* TEXT PASSAGE:
((
# Mapmaking Discussion & Philosophy (WIP/Critique) > Board Game Mapping >  Silk Road Board Game

## snodsy

Here is a game that I've been working on, based on my Silk Road Map. The Map would need to be extended to include Sea Routes. But this is just an idea so far. Hope this PDF uploads right, This includes the RULES of PLAY, the playing cards and pieces.  Comments Welcome

----------


## Voolf

This looks very promising snodsy. I havent read all the rules yet, but i will do that. I dont know if you have already post this map on forum, but i see it for the first time and i like it very much. The characters portraits are so cool  :Very Happy:

----------


## ThomasR

You got a knack for those kind of maps and giving away the rules is very generous ! Thanks a lot snodsy !

----------


## snodsy

Hey guys;

I know I've been missing for the last month or so, haven't been doing any mapping, but have worked on the Silk Road Board Game, not sure if the game is any good, getting ready to Play Test soon.

I've worked on the Game Instructions, game board and Playing Pieces so I can play test to get some feedback.  If anyone would be interested in Play Testing and giving feedback, I'd appreciate it, let me know and I'll send PDF of the pieces needed.

Below is a link to a dropbox file showing the Instructions Book, the last page also shows the game board and the playing pieces I have developed.  (let me know if the link doesn't work)

I haven't really illustrated anything yet, but would in further development.  This may just end up being a nice portfolio piece in the end, we'll see.

Thanks for the vote on the Silk Road Board Game for the Atlas Awards, appreciate it.  


DROPBOX LINK
https://www.dropbox.com/s/6ezt74lcsd...tions.pdf?dl=0

----------


## ChickPea

I'm not a gamer so haven't downloaded, but just wanted to wish you luck with this. It's a great project!  :Smile:

----------


## Robbie

I've been wanting to make a digital board game using godot. How would you like to partner up on this? I'll take a look more closely once I get home but it could be neat.

----------


## Mouse

Its a great looking piece of work, Snodsy  :Smile: 

Best of luck with taking it forward  :Very Happy:

----------


## Greg

This is a really cool idea Snodsy and what a great map to do it with too! Best of luck with it and I hope to see some more!  :Smile:

----------


## ThomasR

Thanks a lot for sharing this snodsy !
))
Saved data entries
((
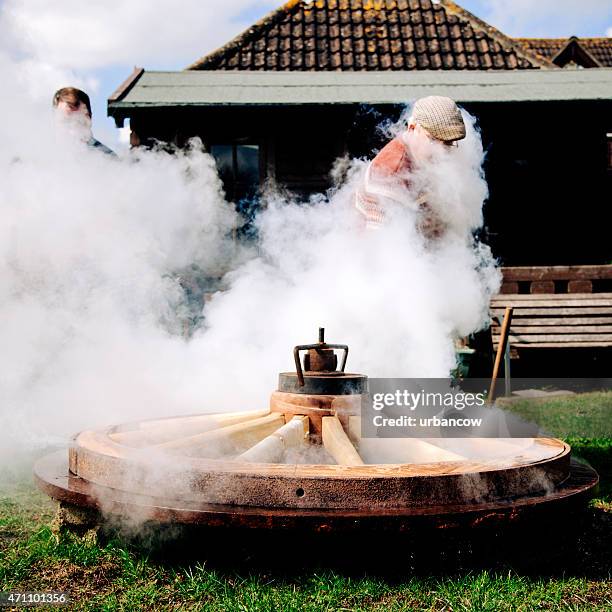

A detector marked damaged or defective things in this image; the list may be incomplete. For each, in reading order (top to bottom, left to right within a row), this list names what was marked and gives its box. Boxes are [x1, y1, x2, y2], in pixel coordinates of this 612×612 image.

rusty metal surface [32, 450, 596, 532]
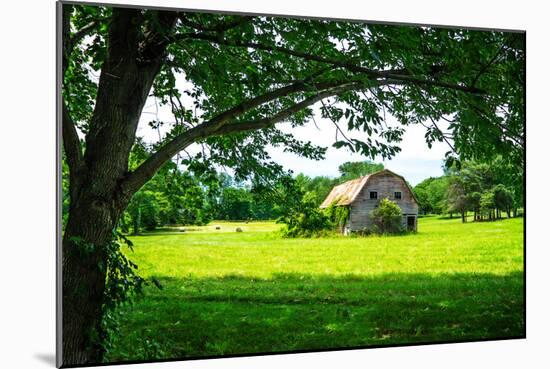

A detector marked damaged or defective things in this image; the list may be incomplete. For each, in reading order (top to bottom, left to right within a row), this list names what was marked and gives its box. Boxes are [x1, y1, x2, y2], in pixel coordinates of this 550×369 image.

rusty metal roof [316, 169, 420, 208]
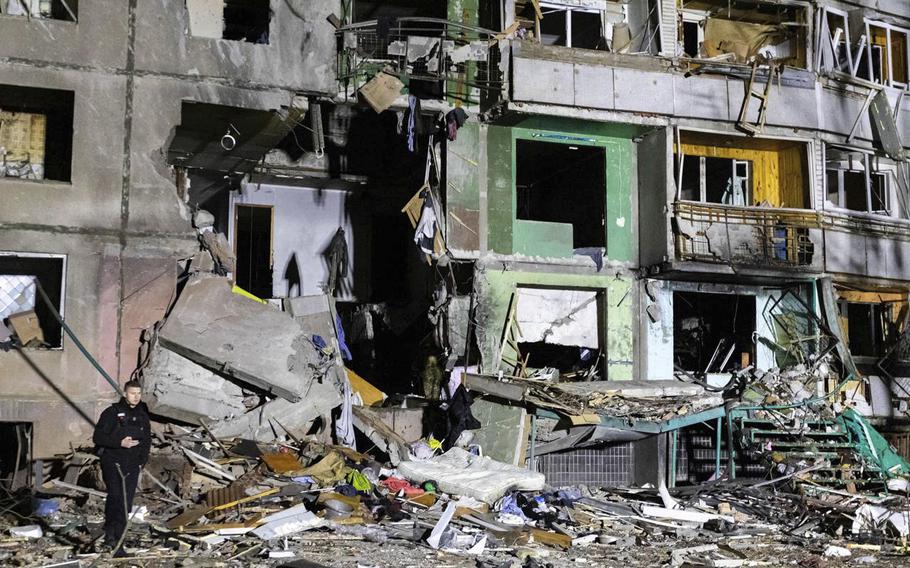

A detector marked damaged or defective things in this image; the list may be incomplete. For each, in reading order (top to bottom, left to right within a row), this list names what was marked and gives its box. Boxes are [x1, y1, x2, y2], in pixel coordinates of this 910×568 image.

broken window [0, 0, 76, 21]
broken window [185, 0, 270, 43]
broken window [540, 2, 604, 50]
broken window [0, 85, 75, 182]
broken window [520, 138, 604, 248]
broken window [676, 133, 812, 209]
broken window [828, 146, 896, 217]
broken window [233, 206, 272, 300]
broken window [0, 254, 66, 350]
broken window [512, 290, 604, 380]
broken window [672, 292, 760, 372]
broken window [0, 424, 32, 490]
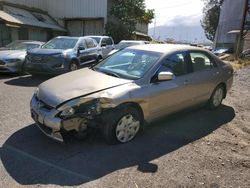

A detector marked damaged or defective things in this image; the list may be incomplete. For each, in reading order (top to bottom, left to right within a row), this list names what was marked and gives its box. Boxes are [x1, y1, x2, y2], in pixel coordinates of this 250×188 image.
))
* QUESTIONS:
1. In the Silk Road board game thread, what does Robbie want to use to make a digital board game?
2. Name every distinct user who posts in the Silk Road board game thread.
The entries have no connection to the thread.

* ANSWERS FOR THE EXERCISE:
1. Godot.

2. snodsy, Voolf, ThomasR, ChickPea, Robbie, Mouse, Greg